▸ **DOCUMENT TEXT**:

- Opening Delimiter -

Friday, October 31, 2008

Bev Perdue -- already looking at wallpaper patterns for the governor's mansion?

This morning, both gubernatorial candidates Bev Perdue and Pat McCrory appeared on the Brad & Britt show on FM Talk 101.1 WZTK in NC.

The main difference between the two interviews? Pat McCrory actually told people why they should vote for him and asked for their vote, while Bev Perdue made several statements letting us know that she expects to be coronated on November 4th rather than elected.

One guy called to talk about vouchers and his problem with the Durham County school system, and her answer was that he should come visit her once she is governor so they can talk about the problem in that system. No answers, just an assumption that she will be governor.

And even if that were a valid response, does that guy really expect her to give him the time of day once she takes office?

Monday, October 27, 2008

Perdue's attack ads about garbage are... garbage.

Well what do you know…

Bev Perdue has been running negative ads against Pat McCrory that accuse him of wanting to let New Jersey and New York dump their trash in North Carolina. Her reason for running this ad? A $1000 contribution made to Pat McCrory from “an individual connected to a North Carolina waste management company”. Because of this single contribution, Perdue has concluded that Pat McCrory must be in the back pocket of “Big Garbage”, and has run numerous ads about this very issue.

Interestingly enough, it seems Bev Perdue is being quite hypocritical in this respect. Perdue recently received a $4000 contribution from Tonio Burgos of New Jersey, the owner of a lobbying firm that represents Sims Hugo Neu, a company which has been planning to build a landfill in Brunswick County.


You know, this isn’t even about the issue of allowing landfills in North Carolina. I personally think that such an issue should be left up to the communities they affect. If the people of Brunswick County think that it would be best for their local economy to build a landfill, then what business is it of mine in Guilford County? Likewise, why does is this Raleigh’s business? Why should Brunswick County forgo what they think may be a lucrative contract because Big Brother in Raleigh has decided to limit what businesses are allowed in our state?

That’s not even what this argument is about. Perdue is not attacking McCrory’s views on the issue, she’s attacking the fact that he accepted $1000 from someone connected to NC waste management. And yet, she is the candidate who accepted four times that amount from someone in New Jersey with a fiscal interest in North Carolina’s waste management system.

As SNL’s Amy Poehler would say – “REALLY, Bev Perdue? Do you REALLY want to make that argument? Huh!”

Friday, October 24, 2008

New McCrory ad highlights major newspaper endorsements

I saw this new ad for gubernatorial candidate Pat McCrory this morning while getting ready for work. Ironically, it aired right after one of Bev Perdue's negative ads which accuses McCrory of being a "danger" to North Carolina.

I personally love the fact that McCrory has been able to do so well in this race regardless of the negative ads that Perdue runs against him, and he has somehow managed to not sink to her level in the advertising game. This most recent ad, like all of his others, highlights his strong points without attacking his opponent -- a stark contrast to all of Perdue's ads, which solely target McCrory rather than provide any good reason to elect her to our highest office.

- Closing Delimiter -

▸ **SUPPLIED DATA**:
- Opening Delimiter -

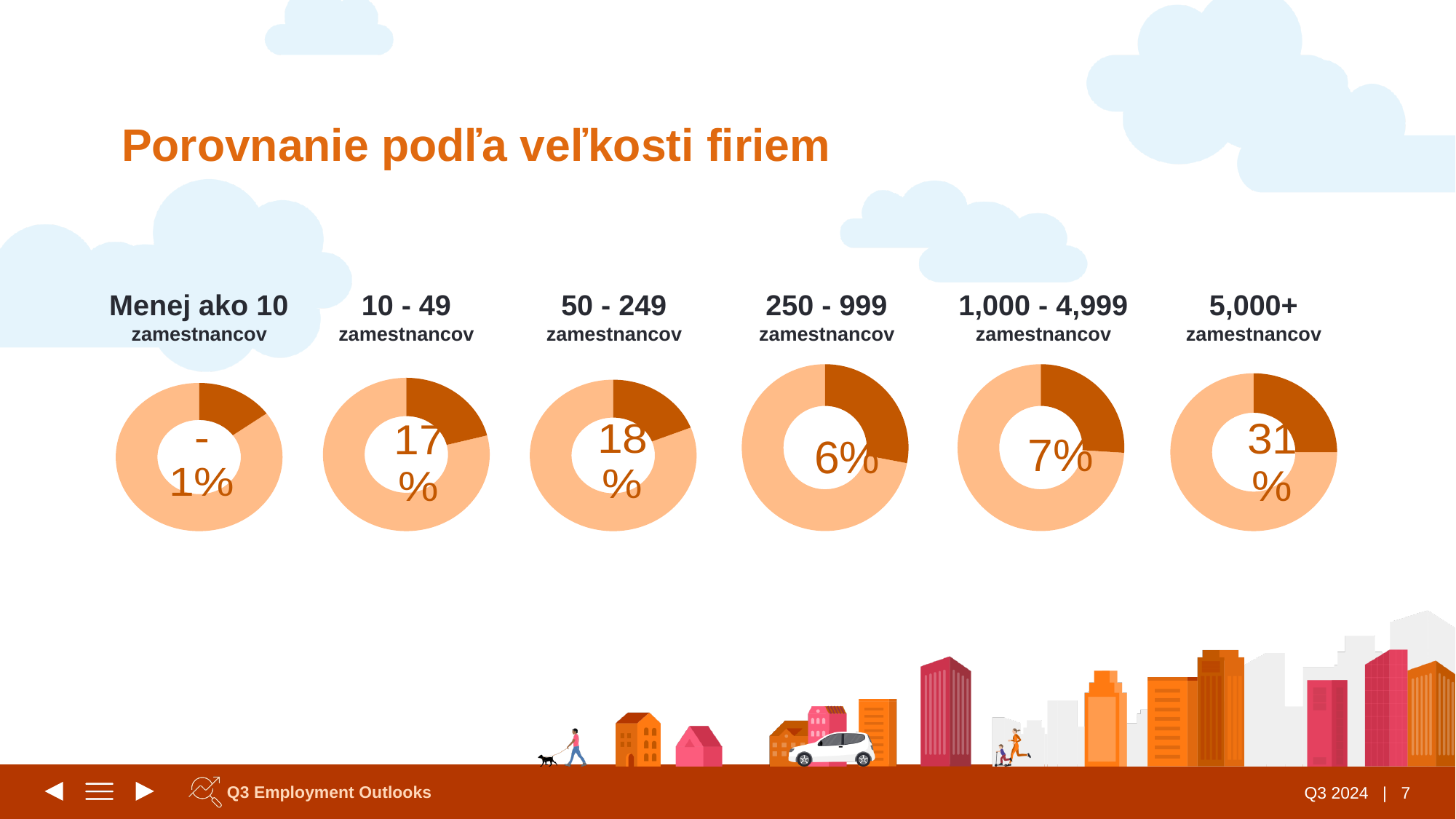
Which is larger: the value on the 50 - 249 zamestnancov donut chart or the value on the 1,000 - 4,999 zamestnancov donut chart? 50 - 249 zamestnancov On the donut chart for 10 - 49 zamestnancov, what value is shown in the centre? 17% On the donut chart for 50 - 249 zamestnancov, what value is shown in the centre? 18% Across the six donut charts, which company-size category shows the lowest value? Menej ako 10 zamestnancov On the donut chart for Menej ako 10 zamestnancov, what value is shown in the centre? -1% On the donut chart for 250 - 999 zamestnancov, what value is shown in the centre? 6% On the donut chart for 5,000+ zamestnancov, what value is shown in the centre? 31% What is the difference between the value on the 5,000+ zamestnancov donut chart and the value on the 250 - 999 zamestnancov donut chart? 25% On the donut chart for 1,000 - 4,999 zamestnancov, what value is shown in the centre? 7% What kind of chart is used for each company-size category on the slide? Donut chart How many donut charts are shown on the slide? 6 Across the six donut charts, which company-size category shows the highest value? 5,000+ zamestnancov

- Closing Delimiter -

▸ **QUESTIONS ON THE MATERIAL**:
a. Using the blog posts about the North Carolina governor's race, decide whether each statement agrees with them: (i) Bev Perdue and Pat McCrory both appeared on the Brad & Britt show; (ii) the contribution to Pat McCrory from someone connected to a waste management company was $4000; (iii) Tonio Burgos owns a lobbying firm that represents Sims Hugo Neu. For each, answer yes or no and quote the deciding words.
b. Write what comes next in the blog posts about the North Carolina governor's race, picking up after their final sentence.

▸ **EXPECTED RESPONSES**:
a.
(i) Yes: "both gubernatorial candidates Bev Perdue and Pat McCrory appeared on the Brad & Britt show"
(ii) No: "A $1000 contribution made to Pat McCrory"
(iii) Yes: "Tonio Burgos of New Jersey, the owner of a lobbying firm that represents Sims Hugo Neu"

b.
Wednesday, October 15, 2008

education issues in the final debate

I wasn't aware that the 4-day work week was an issue, but apparently it is, and Perdue is against it. She doesn't think it will work in NC, but she wants to do as much business as possible online.

McCrory is also against it, but he wants to change the culture of arrogance where no one dares question the state government's decisions.


McCrory thinks that letting DC tell us how to run our local schools is wrong. Communities, principals, and teachers need to have more control over education, not bureaucrats.


McCrory -- on a limited basis, especially for special needs children, need a choice

Perdue -- "the only person on the platform standing between the people and vouchers". Is that supposed to be a good thing? This is why I don't want our health care to be socialized -- look at how powerless we are in the education system!

Energy, illegal immigrants, gas tax

Best part of the debate so far -- Perdue was telling us why she is qualified to handle water shortages in NC by saying that she has handled this most recent shortage. Munger just called her out by stating that she has been Lt. Gov. for 8 years and we have had many shortages, and he asked why she hasn't done anything earlier. The whole room just burst into applause.


Bev Perdue states that the tax is so high, and that's why she supports "a freeze on gasoline". She wants us to come up with a different way of financing roads in NC instead of the gas tax, but she doesn't give an example.

McCrory says the gas tax is too high, but he would rather cut the income tax before cutting the gas tax, as that will affect many more people. He also thinks the Highway Trust Fund has been abused and wants to stop that in the state legislature.


Perdue would rather discuss the gas tax.

McCrory doesn't want illegals to attend our universities, those slots should be left open for NC residents, especially since our university system has been strained (esp. during hard economic times).

Munger thinks we should admit them, because apparently illegals that don't go to college get into drugs. Ehhh....


McCrory believes in off-shore drilling and natural gas. The number one issue is jobs, and those should be created through our energy policy.

Perdue refuses to address off-shore drilling because Congress has repealed the moratorium, and therefore it doesn't matter what she thnks. McCrory rebuted and pointed out that the states will still have some control over whether this is drilling off the coast of NC -- Perdue just doesn't want to have to take a stance.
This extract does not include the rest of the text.